Delta Brick and Climate Company is cash flow positive for the first time. Former low-interest loans from private entities and grants from state and local governments allowed the company to purchase larger equipment, enabling it to meet growing customer demand, which has drawn its finances into the black.
“We’re not losing money anymore, which is great,” he said.
His company makes both bricks and tiles, but the tiles are not made with post-consumer glass because the glass spoils the glazes, he said. The majority of the weight sold by the company is in the form of bricks, but the majority of revenue comes from tiles, some of which are custom made.
Cash flow, while positive, is still below what is needed to fund the new plant with debt alone, he said. Accordingly, he is considering a combination of debt and equity financing.
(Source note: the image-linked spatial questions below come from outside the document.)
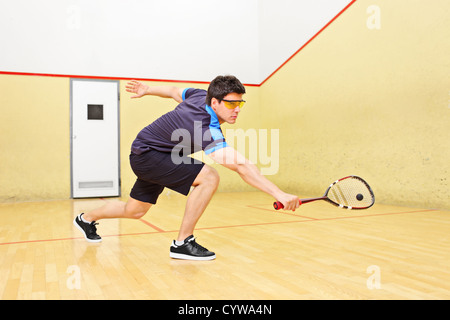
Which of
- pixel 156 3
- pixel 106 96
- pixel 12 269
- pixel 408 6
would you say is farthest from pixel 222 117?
pixel 156 3

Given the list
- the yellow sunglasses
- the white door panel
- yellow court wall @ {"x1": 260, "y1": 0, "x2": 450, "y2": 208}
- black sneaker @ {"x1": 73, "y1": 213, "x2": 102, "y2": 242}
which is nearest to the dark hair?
the yellow sunglasses

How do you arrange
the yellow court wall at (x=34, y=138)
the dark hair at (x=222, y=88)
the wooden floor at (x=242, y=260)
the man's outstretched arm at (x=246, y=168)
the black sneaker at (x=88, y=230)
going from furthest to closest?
the yellow court wall at (x=34, y=138), the black sneaker at (x=88, y=230), the dark hair at (x=222, y=88), the man's outstretched arm at (x=246, y=168), the wooden floor at (x=242, y=260)

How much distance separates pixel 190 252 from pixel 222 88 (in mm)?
673

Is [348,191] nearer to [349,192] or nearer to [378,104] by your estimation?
[349,192]

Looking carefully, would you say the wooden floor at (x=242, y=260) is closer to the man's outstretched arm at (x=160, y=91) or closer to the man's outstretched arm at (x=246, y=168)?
the man's outstretched arm at (x=246, y=168)

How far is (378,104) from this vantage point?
3.92 m

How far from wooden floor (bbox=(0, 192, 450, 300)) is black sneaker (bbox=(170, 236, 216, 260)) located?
1.4 inches

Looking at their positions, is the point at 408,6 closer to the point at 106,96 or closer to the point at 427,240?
the point at 427,240

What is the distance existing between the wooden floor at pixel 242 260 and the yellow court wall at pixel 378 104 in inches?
27.4

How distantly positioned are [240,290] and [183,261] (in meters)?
0.46

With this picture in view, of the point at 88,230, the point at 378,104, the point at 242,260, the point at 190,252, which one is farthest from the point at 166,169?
the point at 378,104

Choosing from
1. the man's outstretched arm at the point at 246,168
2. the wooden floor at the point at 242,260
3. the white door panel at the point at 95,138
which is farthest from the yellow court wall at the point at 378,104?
the man's outstretched arm at the point at 246,168

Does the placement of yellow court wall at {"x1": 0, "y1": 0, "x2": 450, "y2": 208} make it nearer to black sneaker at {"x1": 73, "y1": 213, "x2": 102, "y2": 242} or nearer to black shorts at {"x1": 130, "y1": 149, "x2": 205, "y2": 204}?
black shorts at {"x1": 130, "y1": 149, "x2": 205, "y2": 204}

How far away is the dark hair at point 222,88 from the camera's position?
63.6 inches
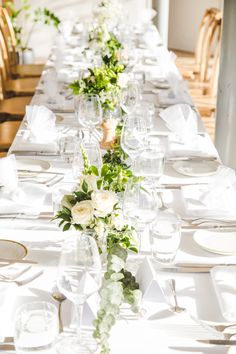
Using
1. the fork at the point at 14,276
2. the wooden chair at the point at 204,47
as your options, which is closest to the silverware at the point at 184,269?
the fork at the point at 14,276

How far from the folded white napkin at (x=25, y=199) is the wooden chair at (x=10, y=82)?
2.64 m

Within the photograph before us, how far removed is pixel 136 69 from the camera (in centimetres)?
438

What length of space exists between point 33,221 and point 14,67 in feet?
11.8

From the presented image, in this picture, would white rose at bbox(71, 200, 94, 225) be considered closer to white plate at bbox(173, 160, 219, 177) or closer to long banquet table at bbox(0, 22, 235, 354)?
long banquet table at bbox(0, 22, 235, 354)

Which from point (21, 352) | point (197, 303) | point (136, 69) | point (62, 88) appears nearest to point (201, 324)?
point (197, 303)

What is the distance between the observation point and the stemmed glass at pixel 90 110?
2547 millimetres

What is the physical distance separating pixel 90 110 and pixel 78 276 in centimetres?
133

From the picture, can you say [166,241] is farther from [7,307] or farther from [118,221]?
[7,307]

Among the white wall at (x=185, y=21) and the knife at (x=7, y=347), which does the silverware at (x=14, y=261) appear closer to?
the knife at (x=7, y=347)

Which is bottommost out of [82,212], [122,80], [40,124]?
[40,124]

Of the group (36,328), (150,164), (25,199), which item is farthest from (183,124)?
(36,328)

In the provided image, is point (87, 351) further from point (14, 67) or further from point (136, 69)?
point (14, 67)

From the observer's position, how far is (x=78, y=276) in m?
1.34

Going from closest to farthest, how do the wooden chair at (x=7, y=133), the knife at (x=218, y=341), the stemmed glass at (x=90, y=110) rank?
the knife at (x=218, y=341), the stemmed glass at (x=90, y=110), the wooden chair at (x=7, y=133)
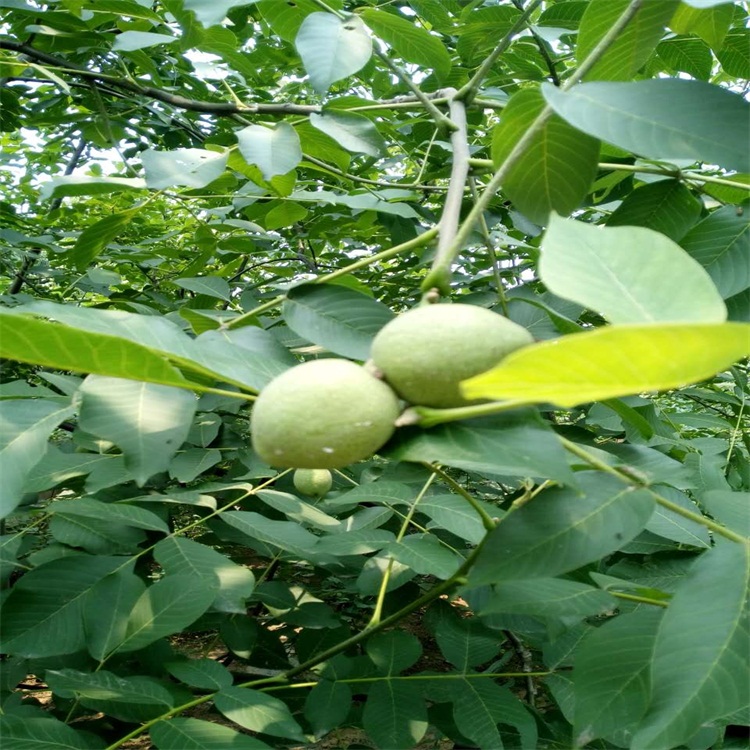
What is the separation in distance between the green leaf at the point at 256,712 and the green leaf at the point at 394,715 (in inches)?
6.5

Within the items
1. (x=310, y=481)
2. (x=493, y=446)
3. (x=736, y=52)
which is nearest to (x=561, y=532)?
(x=493, y=446)

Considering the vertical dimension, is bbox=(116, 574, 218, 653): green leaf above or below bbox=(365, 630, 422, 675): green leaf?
above

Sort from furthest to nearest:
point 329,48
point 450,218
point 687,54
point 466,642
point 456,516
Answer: point 687,54 < point 466,642 < point 456,516 < point 329,48 < point 450,218

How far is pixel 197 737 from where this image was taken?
3.50 ft

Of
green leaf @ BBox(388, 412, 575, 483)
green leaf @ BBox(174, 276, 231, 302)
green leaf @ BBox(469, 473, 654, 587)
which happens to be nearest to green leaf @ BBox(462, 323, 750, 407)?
green leaf @ BBox(388, 412, 575, 483)

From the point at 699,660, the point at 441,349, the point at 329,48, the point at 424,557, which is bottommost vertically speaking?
the point at 424,557

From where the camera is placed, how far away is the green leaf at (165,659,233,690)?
4.02 ft

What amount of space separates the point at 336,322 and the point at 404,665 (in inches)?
34.3

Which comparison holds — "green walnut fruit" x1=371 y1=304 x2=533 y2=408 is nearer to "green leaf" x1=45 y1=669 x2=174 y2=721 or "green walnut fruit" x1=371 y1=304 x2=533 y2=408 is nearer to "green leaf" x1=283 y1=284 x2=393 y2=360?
"green leaf" x1=283 y1=284 x2=393 y2=360

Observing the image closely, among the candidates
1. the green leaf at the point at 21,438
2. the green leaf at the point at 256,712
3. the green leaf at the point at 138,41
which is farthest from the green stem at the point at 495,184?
the green leaf at the point at 138,41

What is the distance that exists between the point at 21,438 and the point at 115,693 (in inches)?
20.1

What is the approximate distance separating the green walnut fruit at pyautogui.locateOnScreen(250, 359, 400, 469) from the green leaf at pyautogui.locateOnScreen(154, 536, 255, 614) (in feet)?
2.57

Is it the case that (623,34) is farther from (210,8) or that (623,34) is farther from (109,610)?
(109,610)

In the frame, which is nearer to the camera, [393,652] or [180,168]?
[180,168]
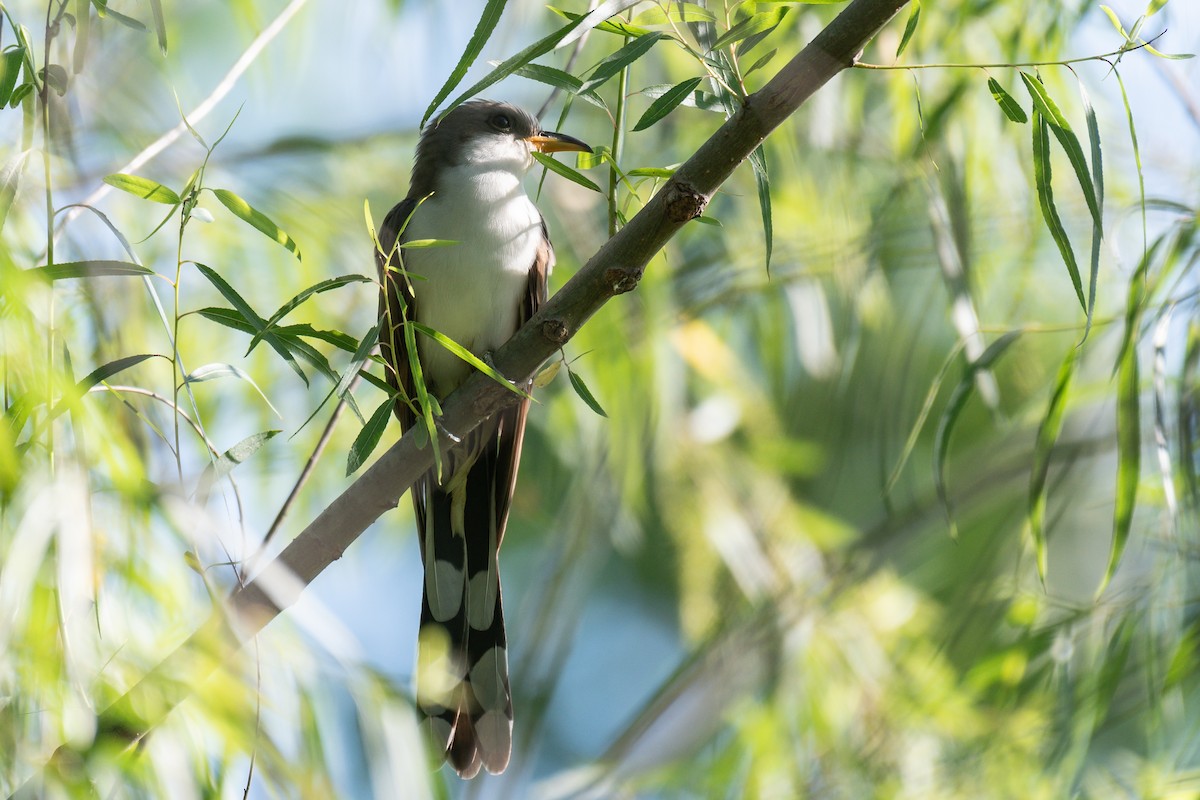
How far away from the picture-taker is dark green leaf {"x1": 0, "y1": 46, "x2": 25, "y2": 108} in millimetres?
1518

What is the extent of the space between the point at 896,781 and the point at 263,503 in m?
1.94

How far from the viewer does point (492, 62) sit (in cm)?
156

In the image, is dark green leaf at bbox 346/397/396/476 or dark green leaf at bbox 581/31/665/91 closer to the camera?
dark green leaf at bbox 581/31/665/91

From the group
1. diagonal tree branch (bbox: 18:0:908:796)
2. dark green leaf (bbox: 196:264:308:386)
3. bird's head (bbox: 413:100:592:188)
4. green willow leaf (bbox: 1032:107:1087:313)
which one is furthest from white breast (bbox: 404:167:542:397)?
green willow leaf (bbox: 1032:107:1087:313)

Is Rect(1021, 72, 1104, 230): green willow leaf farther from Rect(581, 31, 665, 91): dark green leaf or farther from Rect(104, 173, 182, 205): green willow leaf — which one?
Rect(104, 173, 182, 205): green willow leaf

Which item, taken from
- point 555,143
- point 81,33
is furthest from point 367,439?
point 555,143

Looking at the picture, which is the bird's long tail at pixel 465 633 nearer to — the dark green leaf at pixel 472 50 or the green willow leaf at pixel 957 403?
the green willow leaf at pixel 957 403

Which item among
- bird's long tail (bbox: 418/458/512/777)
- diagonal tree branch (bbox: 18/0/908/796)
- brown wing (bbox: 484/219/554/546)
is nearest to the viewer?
diagonal tree branch (bbox: 18/0/908/796)

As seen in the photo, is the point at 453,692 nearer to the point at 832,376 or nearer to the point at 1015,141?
the point at 832,376

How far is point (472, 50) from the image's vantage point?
56.6 inches

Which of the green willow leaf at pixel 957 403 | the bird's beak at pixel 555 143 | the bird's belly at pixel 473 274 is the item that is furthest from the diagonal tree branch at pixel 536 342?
the bird's beak at pixel 555 143

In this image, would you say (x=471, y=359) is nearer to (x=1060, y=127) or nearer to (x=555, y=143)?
(x=1060, y=127)

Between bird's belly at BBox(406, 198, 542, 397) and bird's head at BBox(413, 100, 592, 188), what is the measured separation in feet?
0.87

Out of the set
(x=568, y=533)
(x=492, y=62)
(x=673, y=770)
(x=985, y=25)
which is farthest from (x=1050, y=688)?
(x=492, y=62)
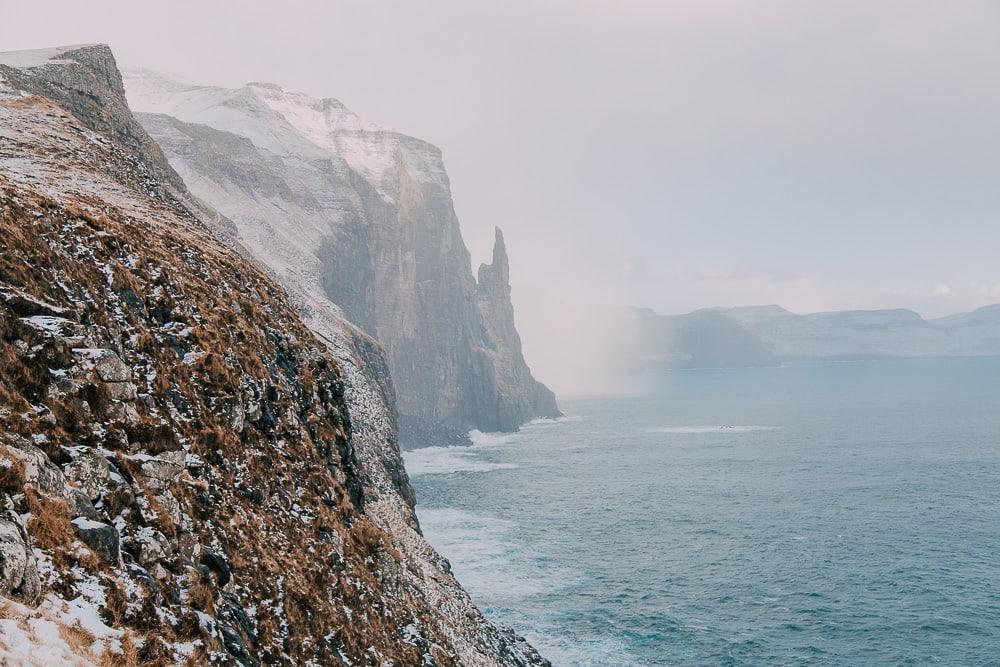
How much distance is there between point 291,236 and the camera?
381 feet

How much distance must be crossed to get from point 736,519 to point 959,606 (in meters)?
31.4

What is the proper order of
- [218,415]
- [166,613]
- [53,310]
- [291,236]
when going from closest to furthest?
1. [166,613]
2. [53,310]
3. [218,415]
4. [291,236]

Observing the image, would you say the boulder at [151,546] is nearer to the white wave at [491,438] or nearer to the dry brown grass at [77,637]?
the dry brown grass at [77,637]

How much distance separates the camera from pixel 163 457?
17.2 metres

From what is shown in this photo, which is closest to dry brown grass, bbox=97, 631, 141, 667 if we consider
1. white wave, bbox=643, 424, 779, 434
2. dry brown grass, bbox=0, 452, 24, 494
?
dry brown grass, bbox=0, 452, 24, 494

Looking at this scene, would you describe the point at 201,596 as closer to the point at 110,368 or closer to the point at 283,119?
the point at 110,368

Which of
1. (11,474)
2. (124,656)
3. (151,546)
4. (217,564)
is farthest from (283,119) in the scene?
(124,656)

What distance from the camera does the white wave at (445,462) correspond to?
427ft

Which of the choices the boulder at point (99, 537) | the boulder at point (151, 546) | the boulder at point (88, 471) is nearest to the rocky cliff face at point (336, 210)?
the boulder at point (88, 471)

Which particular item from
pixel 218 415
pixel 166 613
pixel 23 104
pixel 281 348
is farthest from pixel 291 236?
pixel 166 613

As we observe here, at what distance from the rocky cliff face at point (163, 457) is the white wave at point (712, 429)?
14526 cm

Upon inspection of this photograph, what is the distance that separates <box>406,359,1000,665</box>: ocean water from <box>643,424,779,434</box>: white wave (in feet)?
80.3

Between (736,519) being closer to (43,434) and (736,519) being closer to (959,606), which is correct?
(959,606)

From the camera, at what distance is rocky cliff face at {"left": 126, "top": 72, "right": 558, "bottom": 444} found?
11238 cm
This is where conversations with investors will come into play.
He said some investors are drawn to the support of software companies, for example, but “it seems the ones we’ve featured are more interested in the tougher problems, so that’s helpful.”
He noted that the company’s activities involve both climate adaptation – increasing water storage capacity in the West, where drought conditions are increasingly common – and climate mitigation, by preventing methane, a potent greenhouse gas, from entering the atmosphere.
These benefits are important to Caskey, a scientist by training. In fact, he first developed the idea of methane capture and ceramic products, he said, while working as a research assistant professor at the Colorado School of Mines on capture work. and carbon dioxide storage and while volunteering with a non-profit organization focused on methane mitigation. abandoned mines.